Un exemple fictif pour illustrer cette idée est l’histoire d’un homme qui, à cause d’une action qu’il aurait pu commettre, une voix céleste se fit entendre pour lui annoncer la perte de son monde à venir. Cet homme demeura seul pendant un certain temps jusqu’au moment où il arriva à la conclusion qu’en realite, c’était mieux ainsi! Si jusqu’à présent il avait accompli les mitzvot et les bonnes actions pour la “récompense et la punition”, il pouvait désormais les faire pour le bien intrinsèque de faire le bien. Ce détachement de la “récompense et de la punition” l’a conduit à une réalité supérieure, une réalité idéale de faire de bonnes actions parce qu’elles sont bonnes, comme mentionné dans la Guemara (Avoda Zara 19a)
במצוותיו חפץ מאוד ולא בשכר מצוותיו
“Il se plaît beaucoup à Ses commandements, et non à la récompense de Ses commandements”
Par conséquent, si l’on veut tout de même parler de récompense pour une mitzvah, ce ne serait que l’option de faire une autre mitzvah :
שכר מצווה- מצווה
“La récompense d’une mitzvah est une mitzvah”
Parler de récompense et de punition dans ce monde est considéré comme enfantin, car il nous faut mûrir pour comprendre que le bien est fait pour le bien lui-même.
La nouveauté de cette réponse est qu’il n’y a pas ici d’évasion de la confrontation et aucun effort pour peindre le mal comme le bien ou le juste comme le méchant. Il n’y a même pas d’effort pour dire que la véritable récompense sera reçue dans le monde à venir. Au contraire, il y a ici une séparation totale de l’action motivée par la récompense et la punition. En revanche, cette compréhension pourrait amener certains (comme l’on pense les Sadducéens et des Baïthusiens, élèves d’Antigonos) à la conclusion erronée qu’il n’y a pas de monde à venir.
Par conséquent, il est fondamental de saisir plus profondément, grâce au Rav A.I. Kook (Moussar Avicha ch.2) ce qu’implique réellement notre Mishna.
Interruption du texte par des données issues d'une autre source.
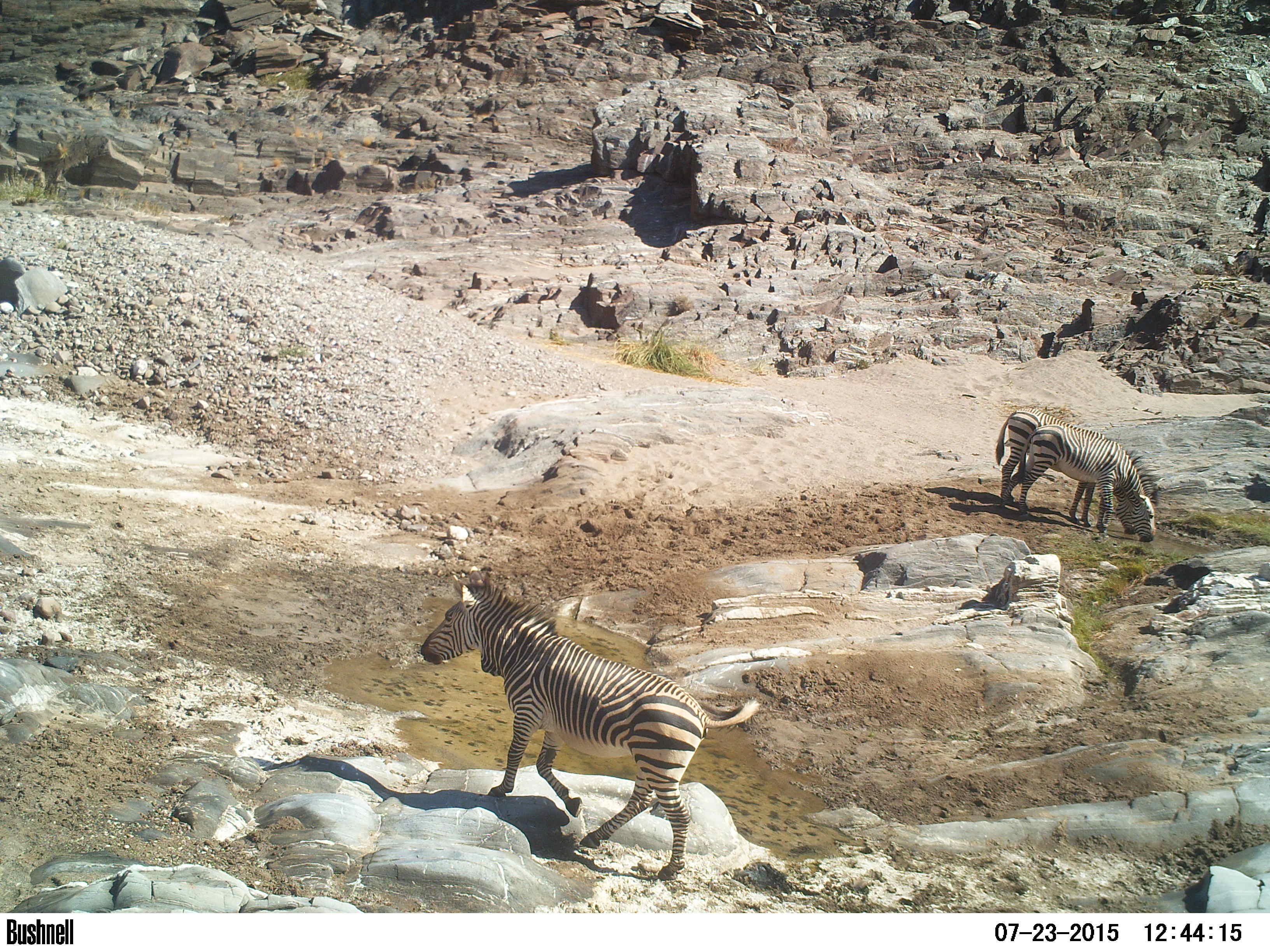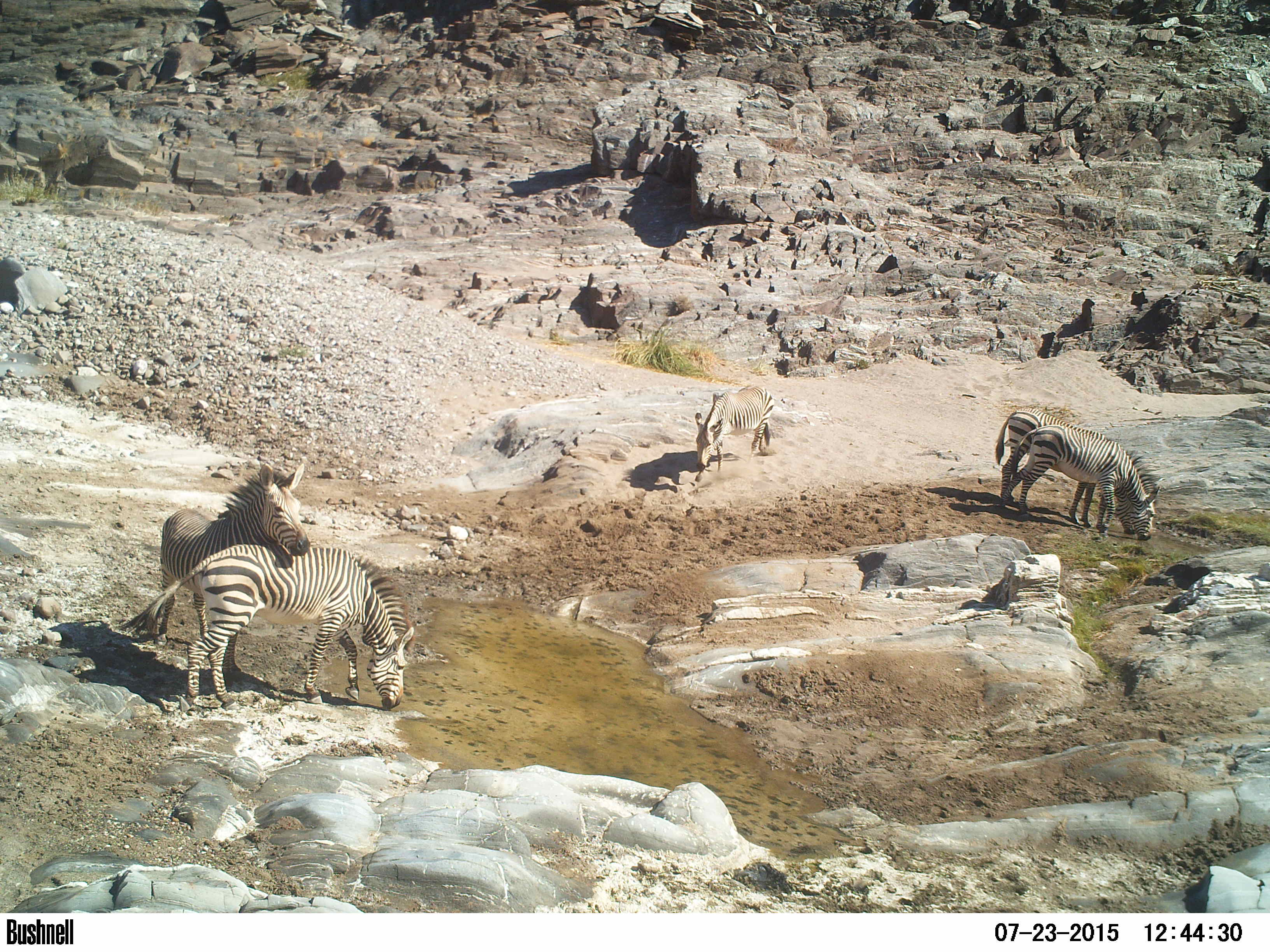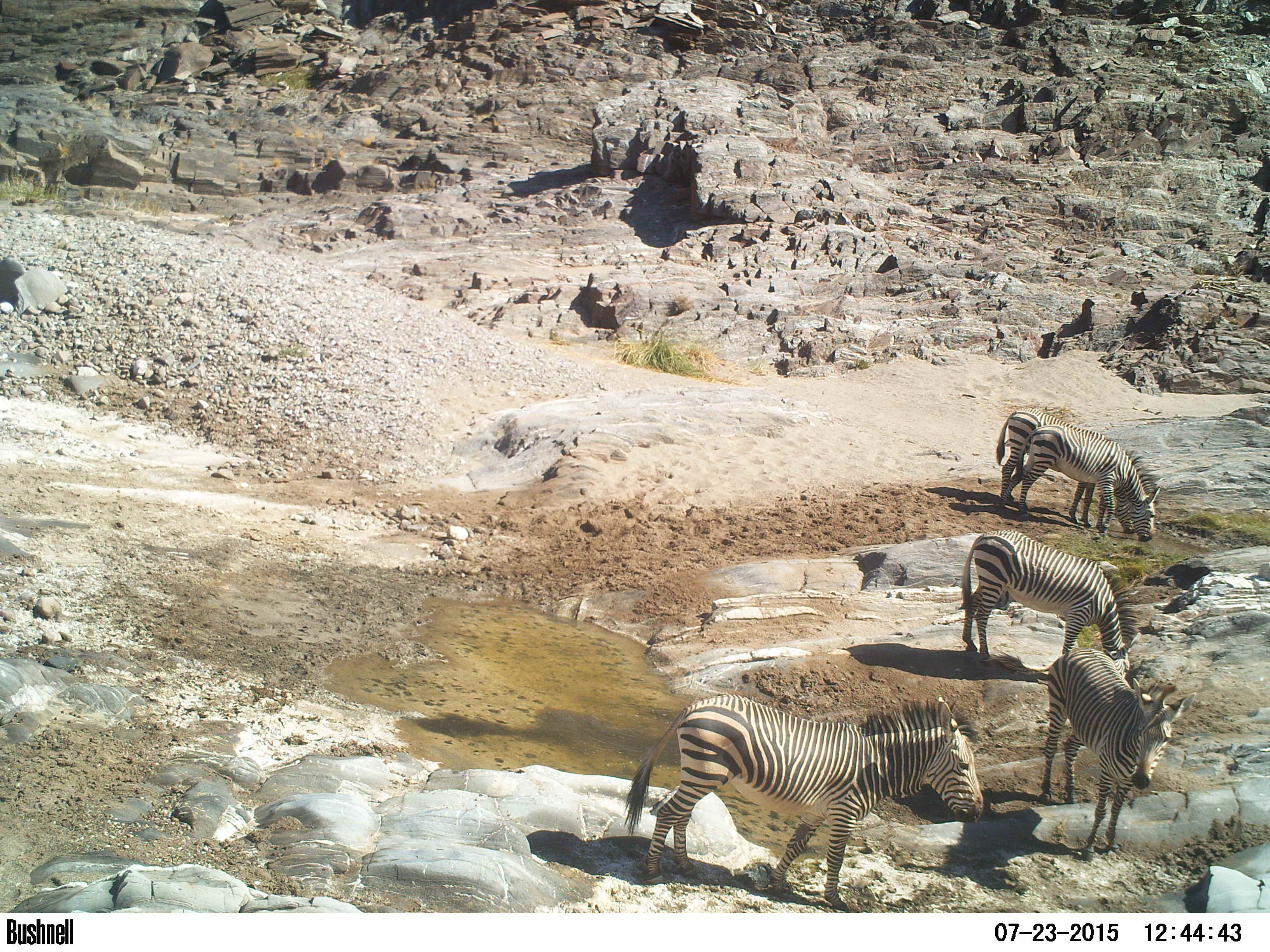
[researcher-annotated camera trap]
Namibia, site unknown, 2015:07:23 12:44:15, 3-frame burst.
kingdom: Animalia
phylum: Chordata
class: Mammalia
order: Perissodactyla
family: Equidae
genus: Equus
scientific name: Equus zebra hartmannae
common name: hartmann's mountain zebra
Equus zebra hartmannae (hartmann's mountain zebra).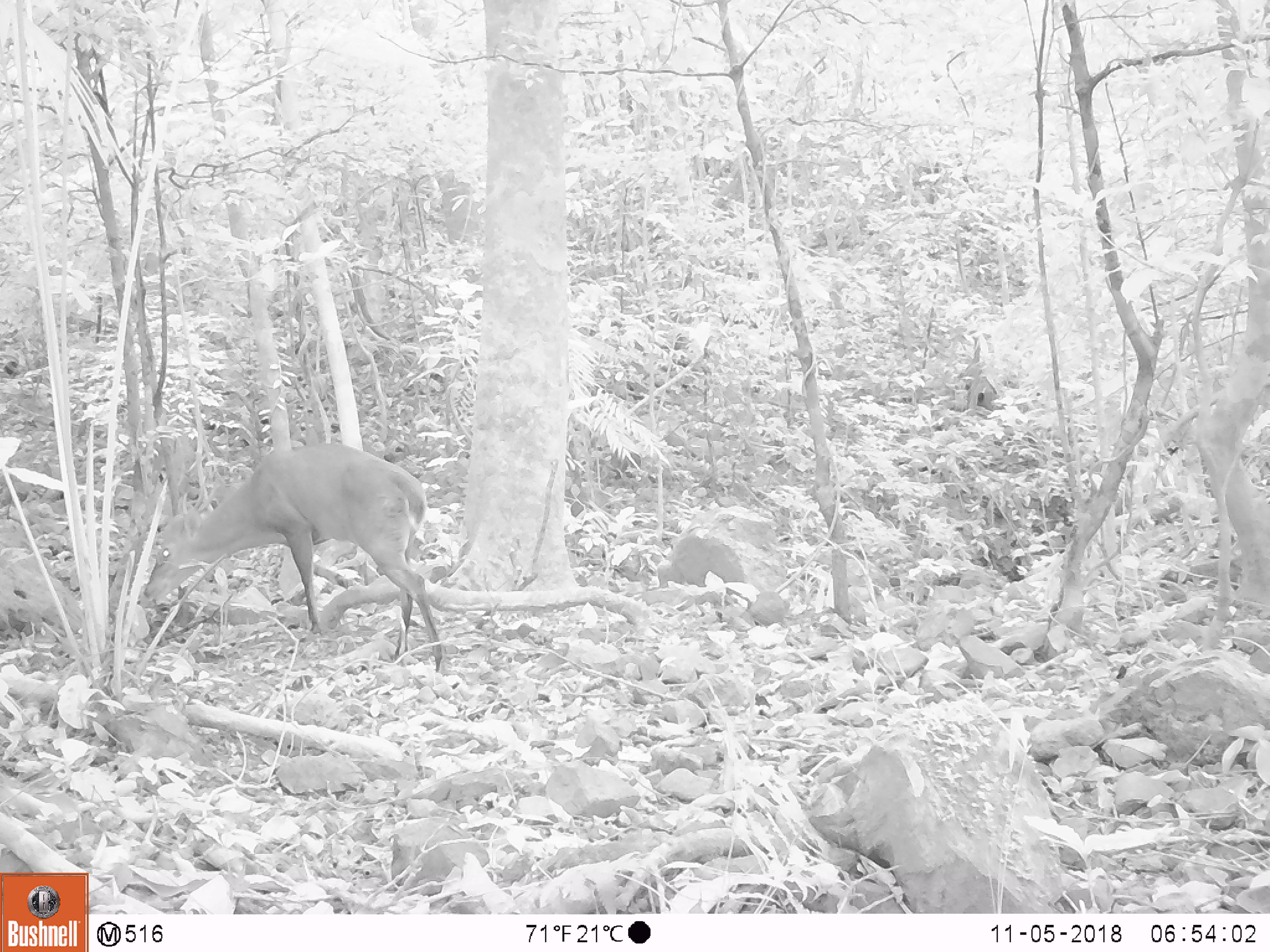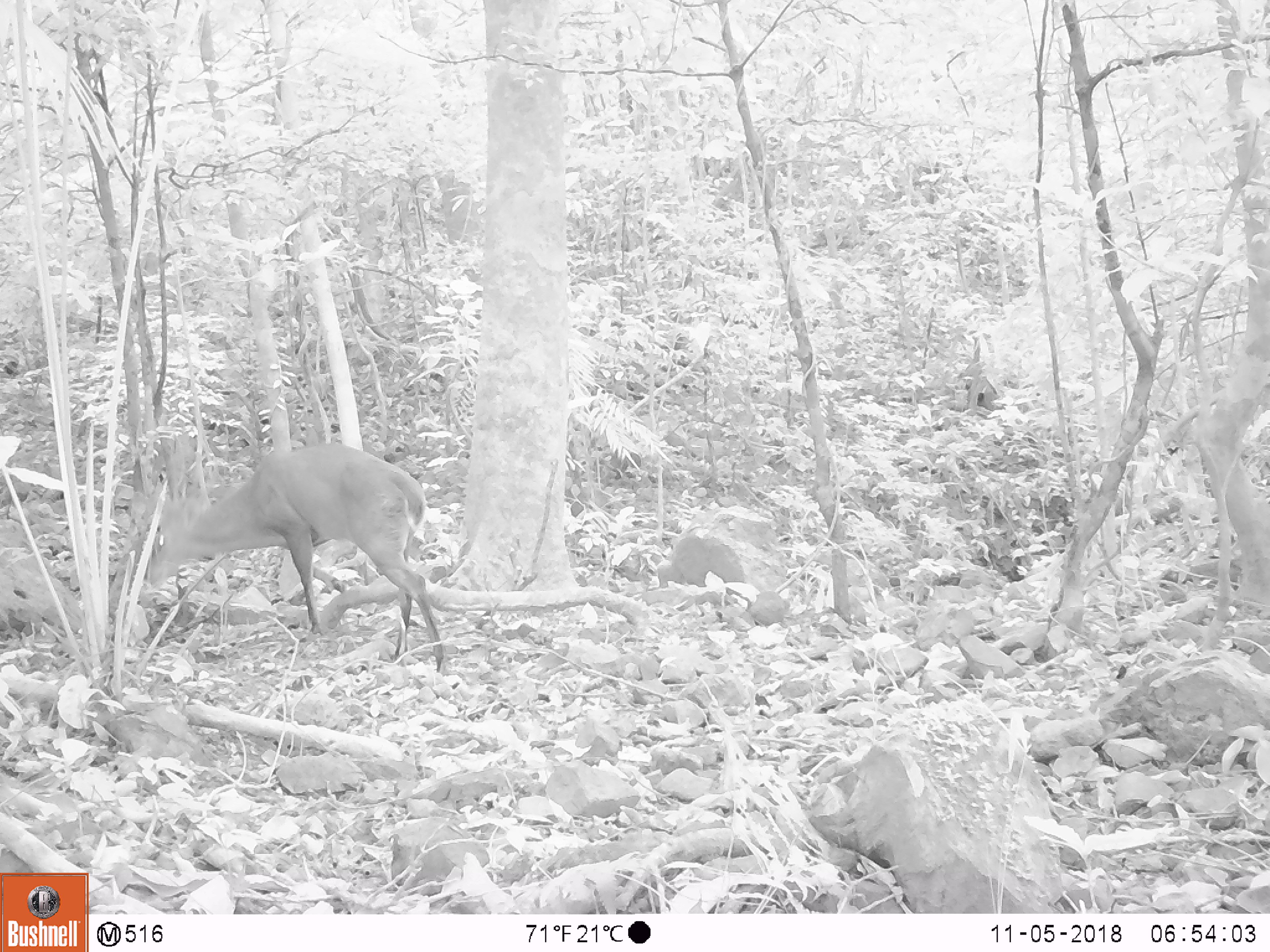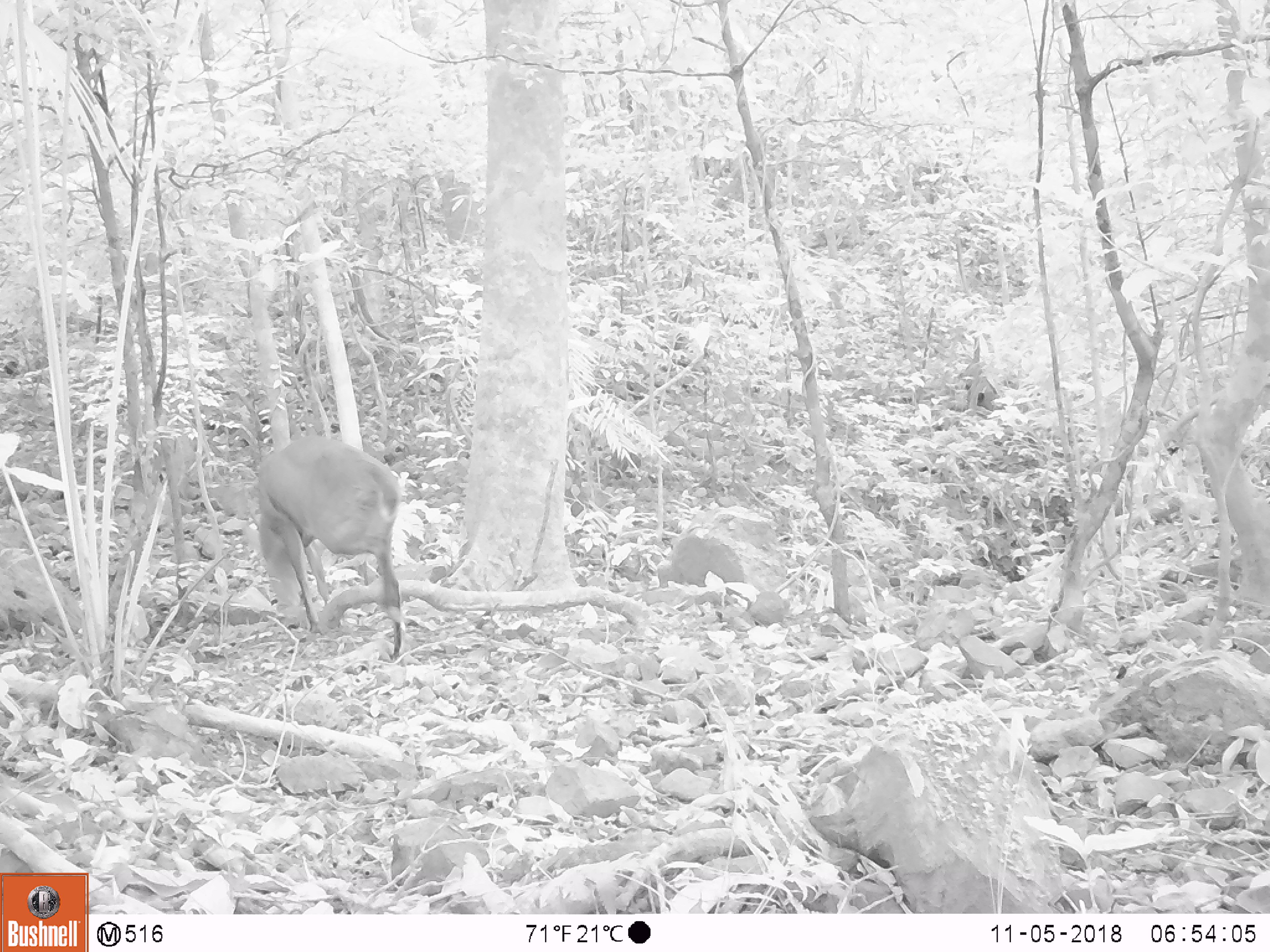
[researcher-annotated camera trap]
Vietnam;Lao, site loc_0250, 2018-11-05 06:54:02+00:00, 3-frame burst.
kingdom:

Une image est à nouveau utilisée par le Rav concernant un homme qui a sauvé tout un pays et a reçu en récompense mille shekels. Selon cette parabole, et bien que théoriquement, il puisse y avoir une récompense et une punition pour les actions dans ce monde, il est, pratiquement impossible d’en connaitre les détails, car le bien est bon sans aucune connexion à la récompense qui pourrait lui être retribuée dans ce monde. Rien de ce qui pourrait être donné ou pris ne changera la justification de faire le bien.
En réalité, il semble qu’une partie de la perfection de l’idéal et du bien est que celui qui fait le bien reçoive une bonne récompense pour son action, mais dans ce monde, il n’y a rien qui puisse vraiment répondre aux critères de bonne ou mauvaise rétribution pour une bonne action, car le bien est bon sans lien avec la récompense ou la punition qui pourrait en découler. Par conséquent, ce n’est que dans un autre monde conceptuel, le monde à venir, que l’on peut parler de récompense ou de punition. Il est important de noter que même dans le monde à venir, la “récompense et la punition” ne fonctionnent pas comme des “récompenses et punitions”, mais comme un accomplissement de la réalité du bien. Lorsque le bien est fait, une partie essentielle du bien est que le bien engendre le bien. Ainsi, dans le monde à venir, où ces concepts existent, il y a une réalité de bien pour celui qui a fait le bien. À un niveau plus élevé, on peut dire qu’une partie de faire le bien dans ce monde est de créer une réalité où les justes ont du bien, et peut-être que c’est la profondeur de l’énoncé de la Gemara :
שכר מצוות בהאי עלמא ליכא
“Il n’y a pas de récompense pour les commandements dans ce monde”.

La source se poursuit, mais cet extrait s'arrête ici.